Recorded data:

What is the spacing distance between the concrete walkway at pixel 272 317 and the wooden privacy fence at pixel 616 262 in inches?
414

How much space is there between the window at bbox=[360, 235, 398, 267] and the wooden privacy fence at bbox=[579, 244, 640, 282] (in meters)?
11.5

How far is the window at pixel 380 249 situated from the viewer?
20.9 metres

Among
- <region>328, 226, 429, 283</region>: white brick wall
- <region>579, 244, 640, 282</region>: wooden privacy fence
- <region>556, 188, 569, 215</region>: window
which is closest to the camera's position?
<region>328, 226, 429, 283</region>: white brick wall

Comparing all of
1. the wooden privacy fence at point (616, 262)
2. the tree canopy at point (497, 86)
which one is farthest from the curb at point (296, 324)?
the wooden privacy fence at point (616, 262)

What you need to do:
Print the entire listing above again, reproducing every line word for word.

Full response:
What is the spacing distance between the concrete walkway at pixel 272 317 and the wooden privacy fence at pixel 616 262 in inches?
414

How much space is there between the window at bbox=[360, 235, 398, 267] and the wooden privacy fence at bbox=[579, 244, 640, 282] (in meters)?
11.5

How far is the window at pixel 380 249 situated from the viewer?
20.9 metres

Among
- <region>328, 226, 429, 283</region>: white brick wall
- <region>579, 244, 640, 282</region>: wooden privacy fence
- <region>556, 188, 569, 215</region>: window
which is closest to the camera's position?
<region>328, 226, 429, 283</region>: white brick wall

Comparing all of
1. the wooden privacy fence at point (616, 262)
2. the tree canopy at point (497, 86)
which one is farthest from the curb at point (296, 324)?
the wooden privacy fence at point (616, 262)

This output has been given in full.